TV PLAY | Sarri o Allegri, ci risiamo: la scelta è fatta

ULTIMO AGGIORNAMENTO 19:17

Mirko Valdifiori, ex centrocampista di Empoli e Napoli, è intervenuto a Calciomercato.it su TV Play: da Sarri agli azzurri

Mirko Valdifiori, ex centrocampista dell’Empoli e del Napoli di Sarri, è intervenuto a Calciomercato.it su Tv Play. Dal Napoli alla Lazio del suo ex tecnico, le sue dichiarazioni.

Valdifiori sceglie tra Sarri e Allegri
Valdifiori a TV Play

SARRI – “Ero convinto che la Lazio potesse fare una grande stagione e questo inizio lo sta dimostrando. Il Napoli è una certezza: in Champions e in campionato sta macinando gol e sta facendo grandi partite. Stanno cavalcando l’entusiasmo, nonostante in estate ci fosse scetticismo per l’addio dei big. Sono contento per loro, andranno avanti su questa strada”.
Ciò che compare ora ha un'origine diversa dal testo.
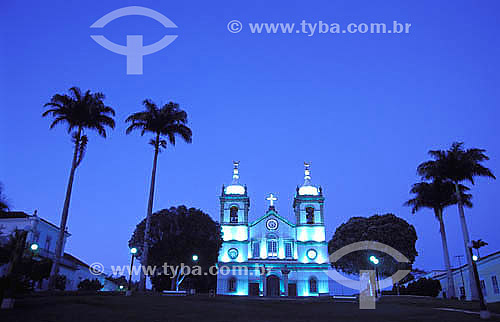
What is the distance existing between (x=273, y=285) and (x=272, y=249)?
526cm

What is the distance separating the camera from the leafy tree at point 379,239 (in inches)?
1838

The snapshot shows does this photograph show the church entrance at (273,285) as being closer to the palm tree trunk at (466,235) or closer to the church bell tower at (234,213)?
the church bell tower at (234,213)

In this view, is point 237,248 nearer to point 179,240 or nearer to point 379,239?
point 179,240

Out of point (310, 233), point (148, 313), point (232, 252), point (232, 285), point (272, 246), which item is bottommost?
point (148, 313)

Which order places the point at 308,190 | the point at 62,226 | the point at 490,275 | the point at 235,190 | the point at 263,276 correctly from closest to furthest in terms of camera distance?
the point at 62,226, the point at 490,275, the point at 263,276, the point at 235,190, the point at 308,190

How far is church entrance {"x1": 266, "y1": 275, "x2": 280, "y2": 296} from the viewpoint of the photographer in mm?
55750

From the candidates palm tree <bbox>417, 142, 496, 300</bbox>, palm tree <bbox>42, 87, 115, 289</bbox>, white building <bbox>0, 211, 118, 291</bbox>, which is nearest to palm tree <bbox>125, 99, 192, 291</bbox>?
palm tree <bbox>42, 87, 115, 289</bbox>

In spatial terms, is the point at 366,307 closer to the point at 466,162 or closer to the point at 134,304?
the point at 134,304

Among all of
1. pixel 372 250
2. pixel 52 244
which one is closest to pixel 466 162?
pixel 372 250

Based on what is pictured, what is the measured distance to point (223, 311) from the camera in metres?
18.3

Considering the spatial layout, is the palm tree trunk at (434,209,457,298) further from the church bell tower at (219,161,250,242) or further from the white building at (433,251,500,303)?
the church bell tower at (219,161,250,242)

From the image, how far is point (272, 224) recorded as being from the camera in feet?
199

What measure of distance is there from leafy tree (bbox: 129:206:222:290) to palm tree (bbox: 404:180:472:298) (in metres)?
21.5

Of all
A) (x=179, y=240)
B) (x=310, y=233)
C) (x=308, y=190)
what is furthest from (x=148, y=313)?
(x=308, y=190)
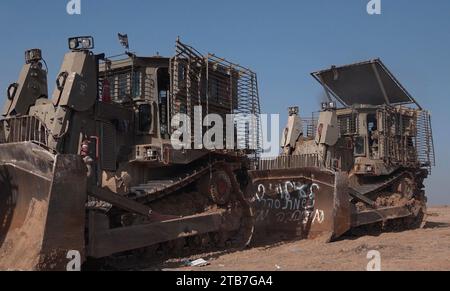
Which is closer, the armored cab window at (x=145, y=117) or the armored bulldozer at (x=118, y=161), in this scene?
the armored bulldozer at (x=118, y=161)

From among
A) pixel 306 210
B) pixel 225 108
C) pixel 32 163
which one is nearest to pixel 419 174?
pixel 306 210

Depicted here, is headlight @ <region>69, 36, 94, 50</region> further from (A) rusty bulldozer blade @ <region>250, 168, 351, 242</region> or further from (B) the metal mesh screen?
(A) rusty bulldozer blade @ <region>250, 168, 351, 242</region>

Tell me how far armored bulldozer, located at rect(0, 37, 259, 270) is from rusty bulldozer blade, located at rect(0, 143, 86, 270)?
0.05ft

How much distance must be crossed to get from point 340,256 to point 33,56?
253 inches

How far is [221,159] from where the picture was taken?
468 inches

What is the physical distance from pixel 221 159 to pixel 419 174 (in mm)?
8410

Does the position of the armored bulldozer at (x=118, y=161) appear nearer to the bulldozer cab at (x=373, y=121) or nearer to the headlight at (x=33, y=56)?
the headlight at (x=33, y=56)

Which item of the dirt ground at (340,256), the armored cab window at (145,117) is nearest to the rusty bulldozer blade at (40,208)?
the dirt ground at (340,256)

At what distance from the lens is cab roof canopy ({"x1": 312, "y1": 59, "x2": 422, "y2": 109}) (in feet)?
54.6

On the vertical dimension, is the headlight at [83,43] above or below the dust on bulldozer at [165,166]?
above

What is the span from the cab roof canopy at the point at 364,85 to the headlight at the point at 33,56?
30.9 ft

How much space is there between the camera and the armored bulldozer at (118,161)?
774 centimetres

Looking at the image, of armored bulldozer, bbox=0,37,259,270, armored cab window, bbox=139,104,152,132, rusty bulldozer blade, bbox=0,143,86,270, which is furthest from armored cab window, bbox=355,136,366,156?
rusty bulldozer blade, bbox=0,143,86,270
SARRI – “Le vittorie generano entusiasmo, lui è orgoglioso quando vede in campo ciò che i suoi calciatori praticano in allenamento durante la settimana. Poi è normale che se vince qualche trofeo importante gli fa piacere. Lui attua la linea difensiva in cui giochi l’uno sull’altro: dopo un anno con lui assimili tutto. La sua storia parla di quello, anche con il Napoli, poi con noi all’Empoli. Partimmo male, ma al secondo anno cambiò tutto”.

Valdifiori: “Alla Juve Sarri non ha espresso il suo gioco”
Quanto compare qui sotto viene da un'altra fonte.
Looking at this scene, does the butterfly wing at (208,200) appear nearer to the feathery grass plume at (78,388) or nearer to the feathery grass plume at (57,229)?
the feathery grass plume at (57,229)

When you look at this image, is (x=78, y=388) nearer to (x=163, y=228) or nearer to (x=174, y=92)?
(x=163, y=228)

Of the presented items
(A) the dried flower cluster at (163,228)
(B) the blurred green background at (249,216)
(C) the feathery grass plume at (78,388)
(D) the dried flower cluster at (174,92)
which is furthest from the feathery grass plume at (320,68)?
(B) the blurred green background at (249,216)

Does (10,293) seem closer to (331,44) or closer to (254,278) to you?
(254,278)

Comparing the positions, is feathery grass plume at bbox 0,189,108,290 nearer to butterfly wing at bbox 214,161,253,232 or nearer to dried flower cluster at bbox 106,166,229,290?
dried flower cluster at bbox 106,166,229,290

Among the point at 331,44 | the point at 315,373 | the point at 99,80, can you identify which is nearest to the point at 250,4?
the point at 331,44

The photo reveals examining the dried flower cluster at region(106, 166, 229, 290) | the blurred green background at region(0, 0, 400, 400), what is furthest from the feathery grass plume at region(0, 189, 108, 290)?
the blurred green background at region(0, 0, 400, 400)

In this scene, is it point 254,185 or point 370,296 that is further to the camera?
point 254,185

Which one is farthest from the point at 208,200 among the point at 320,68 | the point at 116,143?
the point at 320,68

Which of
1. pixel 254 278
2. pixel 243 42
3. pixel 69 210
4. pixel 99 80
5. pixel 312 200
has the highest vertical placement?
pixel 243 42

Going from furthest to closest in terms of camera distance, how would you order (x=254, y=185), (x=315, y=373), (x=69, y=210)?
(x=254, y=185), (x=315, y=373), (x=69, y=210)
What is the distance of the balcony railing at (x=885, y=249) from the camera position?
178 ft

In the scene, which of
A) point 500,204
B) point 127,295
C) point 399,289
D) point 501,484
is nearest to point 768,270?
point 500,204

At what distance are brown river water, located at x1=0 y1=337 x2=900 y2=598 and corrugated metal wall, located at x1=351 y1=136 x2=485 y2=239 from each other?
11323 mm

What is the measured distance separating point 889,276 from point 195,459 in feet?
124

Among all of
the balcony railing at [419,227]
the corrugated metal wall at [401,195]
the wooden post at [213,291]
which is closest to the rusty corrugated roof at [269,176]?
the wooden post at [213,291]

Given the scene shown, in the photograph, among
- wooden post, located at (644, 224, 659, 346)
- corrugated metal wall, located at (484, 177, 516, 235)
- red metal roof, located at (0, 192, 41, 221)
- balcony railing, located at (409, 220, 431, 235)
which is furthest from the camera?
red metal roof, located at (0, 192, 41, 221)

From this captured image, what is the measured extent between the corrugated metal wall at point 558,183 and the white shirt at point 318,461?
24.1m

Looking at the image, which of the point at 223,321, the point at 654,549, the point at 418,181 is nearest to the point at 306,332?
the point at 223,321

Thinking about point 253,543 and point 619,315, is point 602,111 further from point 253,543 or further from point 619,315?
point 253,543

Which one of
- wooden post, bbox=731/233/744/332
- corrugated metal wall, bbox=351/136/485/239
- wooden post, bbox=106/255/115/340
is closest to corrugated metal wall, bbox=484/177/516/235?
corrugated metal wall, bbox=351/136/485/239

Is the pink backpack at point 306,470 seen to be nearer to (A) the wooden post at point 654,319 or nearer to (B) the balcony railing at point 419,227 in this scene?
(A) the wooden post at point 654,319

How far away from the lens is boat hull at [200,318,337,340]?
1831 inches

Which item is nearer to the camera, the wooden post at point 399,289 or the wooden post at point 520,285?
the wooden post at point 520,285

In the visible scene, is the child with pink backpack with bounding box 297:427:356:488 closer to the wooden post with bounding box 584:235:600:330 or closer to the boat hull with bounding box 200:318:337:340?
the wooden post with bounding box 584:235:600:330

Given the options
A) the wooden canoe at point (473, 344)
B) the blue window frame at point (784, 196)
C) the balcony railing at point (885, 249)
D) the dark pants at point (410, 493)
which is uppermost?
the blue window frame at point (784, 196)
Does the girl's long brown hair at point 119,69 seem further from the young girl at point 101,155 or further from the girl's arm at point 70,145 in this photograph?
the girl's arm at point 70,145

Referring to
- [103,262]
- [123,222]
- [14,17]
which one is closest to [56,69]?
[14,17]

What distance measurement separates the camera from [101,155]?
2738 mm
Sarri meglio di Allegri: la scelta di Valdifiori
Sarri © LaPresse

PAREDES, LOCATELLI E ROVELLA – “Sono tre giocatori importanti. Rovella è giovane, sta facendo molto bene al Monza. Gli altri due nonostante la giovane età hanno un curriculum molto importante. Chi sarà il perno della Juve? Non lo so. Sicuramente Locatelli ha giocato molto bene. Può farlo lui, ma anche Paredes. Sono due giocatori formidabili”.

SARRI JUVE – “Era meglio Sarri sulla panchina della Juve? Con il suo gioco corale sì, ma Allegri con il suo gioco ha vinto tanto. Sarri ha vinto alla Juve, ma non ha espresso davvero il suo gioco. Ecco perché si è separato dalla Juventus. Allegri e Sarri fanno due tipi di calcio diverso. Ogni allenatore ha il suo modo di giocare. La Lazio all’inizio ha fatto fatica, ma ora sta raccogliendo i suoi frutti”.